A data-driven approximate dynamic programming approach based on association rule learning: Spacecraft autonomy as a case study
Introduction
Dynamic programming (DP) and Markov Decision Process (MDP) offer powerful tools for formulating, modeling, and solving decision making problems under uncertainty [36]. In real-world applications, the applicability of DP-based methods is limited by severe scalability issues, also known as curse of dimensionality [36]. Approximate Dynamic Programming (ADP) proves to be a powerful approach in facing these issues for certain classes of multistage stochastic and dynamic problems [4]. ADP is a flourishing research area, coming from a fruitful cross fertilization of ideas from artificial intelligence, optimal control theory, and operations research. Very recent applications can be found in different fields, e.g., smart home energy management system [24], multi-agent robotic systems [14], and spacecraft operations mission [34].
ADP methods are based on the assumption of having either a good estimation of the underlying state transition probability distributions or a computer simulation framework with the capability of generating samples according to such probability distributions [4]. In ADP-based solutions, planning is actually performed through the construction of sub-optimal policies with respect to specific probability distributions. However, in real applications, they are often difficult to be defined due to many practical reasons, e.g., insufficient or conflicting data needed to estimate precisely state transition models, system modeling uncertainties, as well as partial observability of the system variables. In this context, MDPs are also referred to as Markov Decision Processes with Imprecise Probabilities (MDP-IP) [45]. Computing the exact solution of an MDP-IP problem implies solving a maxmin optimization problem [45]. Although many solutions have been proposed, they have proven to be effective only for a few special cases constituted by a small number of states [12], [18]. To counteract such difficulties, model-free approaches can be also adopted. In this respect, Reinforcement Learning-based solutions offer the possibility of producing autonomous agents interacting with their environments in order to improve their own behaviors over time through trial-and-error procedures [3]. However, such experience-driven learning methods cannot be always applied, e.g., in case of complex safety-critical systems. For instance, as for space mission projects, early phase design stages are usually supported by abstract spacecraft models, where complex system-level requirements have to be proved at a more conceptual level [33]. Moreover, spacecrafts can interact with their own final environment only during their long operational phase, when the probability distributions may change, thus invalidating the policy calculated for a specific stochastic set-up [34].
In this paper, we present a data-driven ADP-based approach, which can offer an alternative practical solution in case the above-mentioned ADP assumption cannot be guaranteed and model-free approaches cannot be used. Such solution enables the usage of ADP methods for MDP-IP, which, to the best of our knowledge, is an unexplored research field. The proposed framework leverages Data-Driven Computing, a new computational analysis field which uses gathered data to predict unknown results [25]. In particular, Machine Learning (ML) techniques have gained great relevance in solving several decision-making problems, and are essential in many application fields, such as natural language processing [47], human sentiment analysis [38], financial predictions [2], aeronautical crack detection [7], distributed computational services [9] and more [29]. ML takes its inspiration from many academic disciplines, including computer science, statistics, biology, and psychology. Its primary goal is to automatically extract useful information hidden in data to implement an event predictor based on past experiences. The capability to handle data including uncertainties and inaccuracies represents its main strength. In view of this, we adopt an ML-based approach to address the aforementioned ADP issues.
Our approach can be summarized as shown in Fig. 1. As depicted, given a MDP/ADP problem and the set of state transition probability matrices, at first different policies are calculated via exact DP or ADP methods. After that, the resulting policies are processed by an Apriori-based association rule mining algorithm to uncover relevant relationships hidden within them. A pruning procedure is used to select the most appropriate association rules, and finally an Association Classifier [44] infers the optimal policy in all the possible circumstances.

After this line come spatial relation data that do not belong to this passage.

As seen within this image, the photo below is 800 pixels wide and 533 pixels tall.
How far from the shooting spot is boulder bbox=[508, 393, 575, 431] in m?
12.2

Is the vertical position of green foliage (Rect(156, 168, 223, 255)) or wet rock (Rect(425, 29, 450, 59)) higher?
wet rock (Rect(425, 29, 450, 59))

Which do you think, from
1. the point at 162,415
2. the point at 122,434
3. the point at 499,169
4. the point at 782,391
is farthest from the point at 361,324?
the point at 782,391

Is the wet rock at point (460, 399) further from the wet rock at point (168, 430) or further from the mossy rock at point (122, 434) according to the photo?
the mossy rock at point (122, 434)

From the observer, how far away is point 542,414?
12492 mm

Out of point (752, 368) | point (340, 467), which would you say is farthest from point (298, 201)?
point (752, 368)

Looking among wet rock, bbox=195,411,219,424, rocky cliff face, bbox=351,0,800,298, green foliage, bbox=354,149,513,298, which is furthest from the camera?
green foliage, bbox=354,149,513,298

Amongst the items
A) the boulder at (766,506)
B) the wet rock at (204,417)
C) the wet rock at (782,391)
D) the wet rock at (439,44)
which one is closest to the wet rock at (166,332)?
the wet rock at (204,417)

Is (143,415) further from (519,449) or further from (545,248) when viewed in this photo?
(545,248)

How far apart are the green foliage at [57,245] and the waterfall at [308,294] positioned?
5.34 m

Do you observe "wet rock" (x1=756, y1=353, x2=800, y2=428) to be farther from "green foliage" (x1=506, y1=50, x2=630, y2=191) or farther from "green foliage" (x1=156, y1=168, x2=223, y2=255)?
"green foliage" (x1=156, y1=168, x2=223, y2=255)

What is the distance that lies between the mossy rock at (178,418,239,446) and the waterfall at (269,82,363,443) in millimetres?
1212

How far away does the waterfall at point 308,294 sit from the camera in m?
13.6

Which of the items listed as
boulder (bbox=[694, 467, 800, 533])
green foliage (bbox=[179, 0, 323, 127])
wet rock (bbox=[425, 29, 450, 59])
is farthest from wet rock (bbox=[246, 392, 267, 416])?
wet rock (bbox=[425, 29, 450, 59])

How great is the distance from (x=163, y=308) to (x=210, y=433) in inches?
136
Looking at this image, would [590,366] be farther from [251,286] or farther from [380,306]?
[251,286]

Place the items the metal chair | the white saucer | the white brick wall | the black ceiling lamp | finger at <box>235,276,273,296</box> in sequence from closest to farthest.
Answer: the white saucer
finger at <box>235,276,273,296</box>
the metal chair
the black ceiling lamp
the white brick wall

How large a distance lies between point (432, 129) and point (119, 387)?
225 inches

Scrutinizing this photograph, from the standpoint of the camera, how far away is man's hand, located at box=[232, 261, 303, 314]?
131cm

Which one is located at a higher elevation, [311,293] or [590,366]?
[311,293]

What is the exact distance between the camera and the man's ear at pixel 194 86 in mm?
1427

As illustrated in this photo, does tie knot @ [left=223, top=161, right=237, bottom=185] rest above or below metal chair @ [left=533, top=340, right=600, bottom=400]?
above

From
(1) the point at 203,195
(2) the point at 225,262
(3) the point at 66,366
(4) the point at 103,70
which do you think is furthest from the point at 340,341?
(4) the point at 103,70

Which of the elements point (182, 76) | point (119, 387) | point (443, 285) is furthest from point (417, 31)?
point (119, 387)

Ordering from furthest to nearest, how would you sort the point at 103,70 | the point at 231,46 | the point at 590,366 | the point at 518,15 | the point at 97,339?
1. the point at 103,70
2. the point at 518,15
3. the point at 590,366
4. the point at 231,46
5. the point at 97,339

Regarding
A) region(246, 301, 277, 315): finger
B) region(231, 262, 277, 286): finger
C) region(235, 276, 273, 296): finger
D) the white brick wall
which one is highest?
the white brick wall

In other words, a stochastic optimization approach is combined with an association rule learning method to select a proper policy scheme less vulnerable to changes in the underlying MDP state transition probability distributions [34].
This approach was firstly explored by the authors in [10]. Compared to that, this manuscript analyzes the motivations of the data-driven ADP approach, offers a more rigorous formulation, revisits the proposed solution in some parts, and provides a more detailed explanation on how to apply it as well as some performance measurements in terms of execution time. The paper has been organized as follows. Section 2 provides some background on the techniques used. In Section 3, we identify the basic assumptions for ADP to work with the intent of justifying the applicability of the proposed method, in case they cannot be guaranteed. Section 4 describes the overall solution which is based on combining well-established ADP techniques with an association rule learning-based approach. Section 5 shows a detailed application of the proposed approach for calculating a suboptimal mission operations plan for spacecrafts with a high level of on-board autonomy. Section 6 presents a comparative analysis of the related works, as well as some performance measurements and further remarks on the proposed solution. Section 7 concludes the paper and discusses some future developments.
Section snippets
Preliminaries
By addressing optimal control problems for dynamic systems under uncertainty, this section provides some background on how to formulate and solve them via stochastic DP frameworks and ADP techniques, respectively. Then, it also gives a short introduction about machine learning and association rules.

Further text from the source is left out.